Mais ainda, porque a deliberação do Conselho de Administração sobre o recurso hierárquico era indispensável ao acto administrativo contenciosamente recorrível com despacho de um chefe de serviço da Caixa Geral de Aposentações que determinava o arquivamento do procedimento de atribuição de uma pensão ao abrigo do regime instituído pelo DL 362/78, de 28 de Novembro, com fundamento em que o requerente não juntou documento probatório, que lhe foi exigido, da nacionalidade portuguesa, tal como o caso sub judice e por exemplo decidiu o Ac. do STA de 26.6.03, R. 1140/02.
A tese de que o processo “continuaria placidamente a aguardar o que já nos anos anteriores lhe vinha faltando” é um insulto à inteligência dos interessados e sobretudo aos seus mais inalienáveis direitos de verem pagas as pensões que legitimamente reclamam, mas é sobretudo afronta ao único sentido compatível e útil retirado do comando constitucional do artº 268º, nº 4, quanto à expressão “independentemente da sua forma”, destinada particularmente a evitar e combater as kafkianas, excessivas e injustificáveis formalidades burocráticas da administração, que a recorrente constitui exemplar sistemático de obstrução dos direitos dos cidadãos, enquanto os seus mais altos responsáveis se locupletam com “obscenas” pensões e mordomias.

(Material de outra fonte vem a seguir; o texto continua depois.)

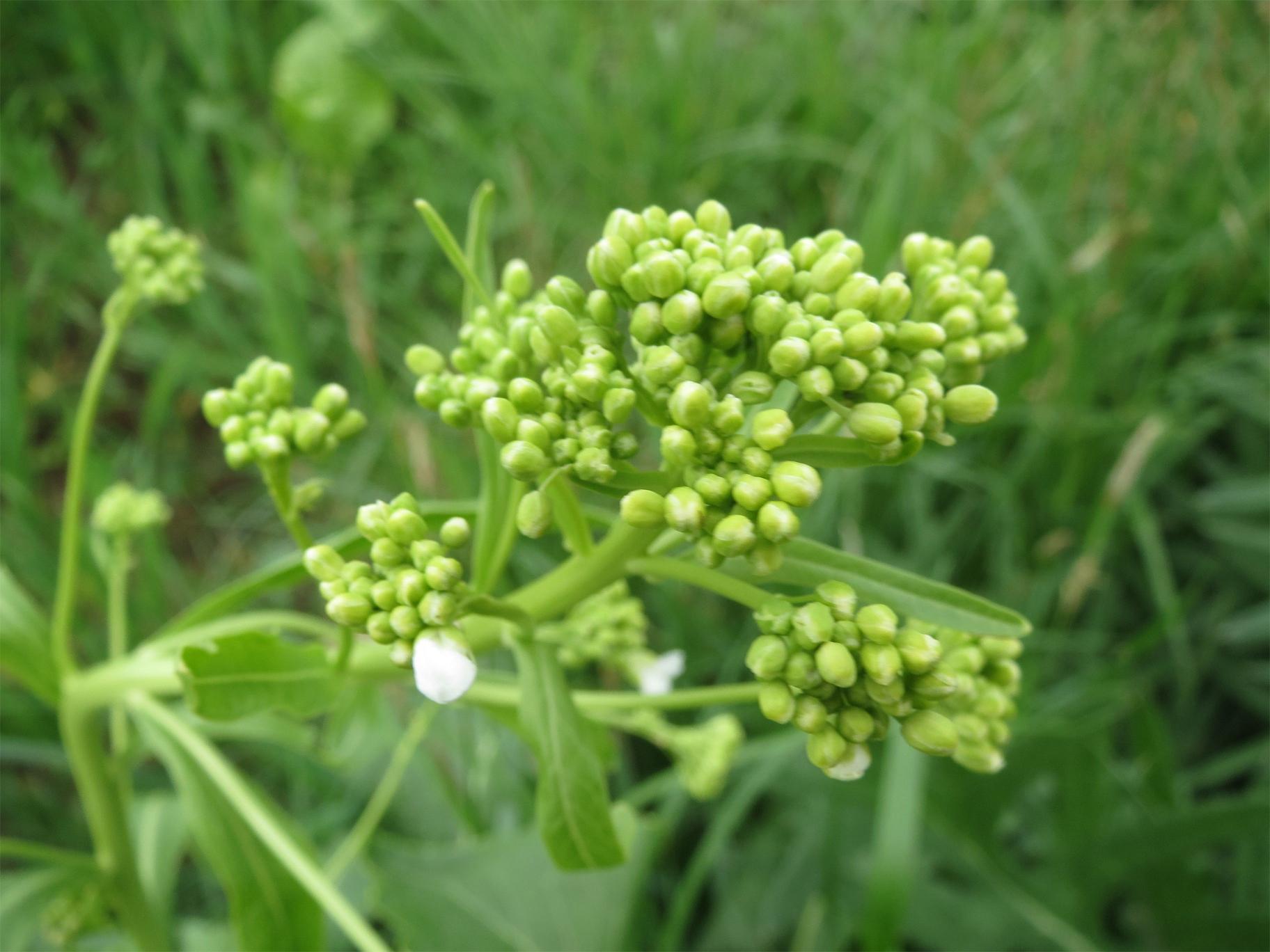Flower-bud-of-Horseradish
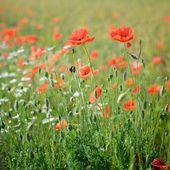 A poppy field close-up — Stock Photo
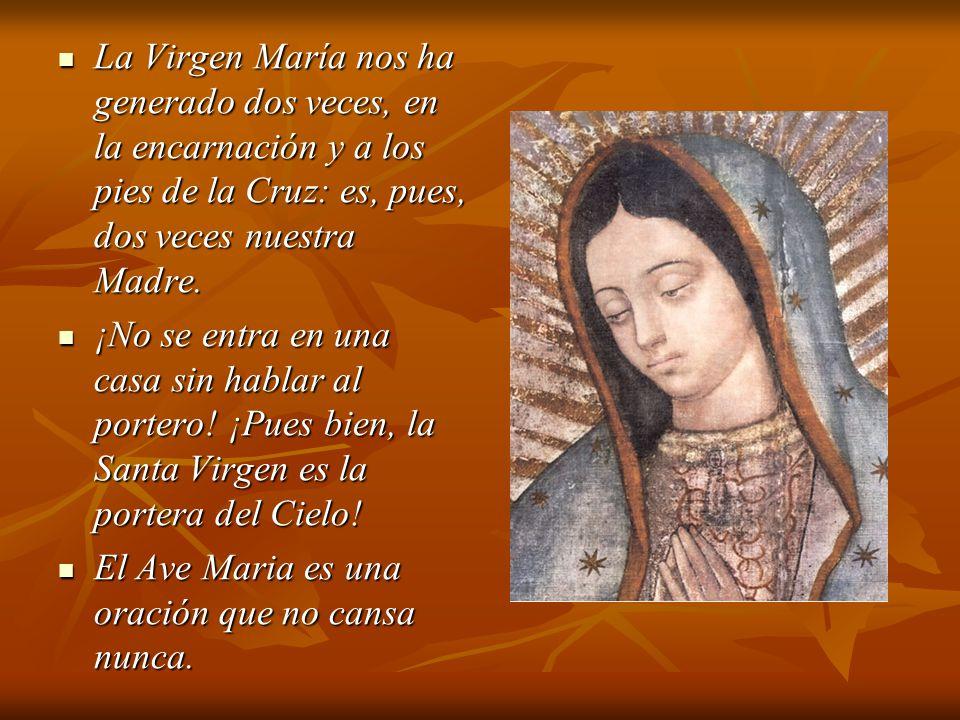 La Virgen María nos ha generado dos veces, en la encarnación y a los pies de la Cruz: es, pues, dos veces nuestra Madre.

Aliás, com o Ac. do Pleno do STA de 9.3.04, R. 44960, ficou agora claro que:
“I- o núcleo da alteração introduzida no artº 268º da C.R.P. pela Lei Constitucional nº 1/89, consistiu em fazer recair a recorribilidade não na circunstância do acto ser definitivo e executório, mas na sua lesividade, isto é, na sua idoneidade para produzir efeitos imediata, actual e efectivamente lesivos de direitos ou interesses legalmente protegidos. II - Tem assim a natureza de acto administrativo recorrível, um despacho de concordância sobre uma proposta de arquivamento do procedimento administrativo conducente à satisfação do direito a uma pensão de aposentação, por o requerente não ter apresentado a documentação que a CGA considerou necessária para o efeito.” Assim se decidira já nos Acs. do STA de 9.2.2000, R. 45136; de 19.2.98, R. 31110 e de 19.12.96, R. 40791.

3. Em conclusão, porque a sentença recorrida não merece qualquer censura, particularmente as que a recorrente lhe aponta, pois não lhe fizeram qualquer agravo, deve ser confirmada e improceder o recurso, segundo o meu parecer.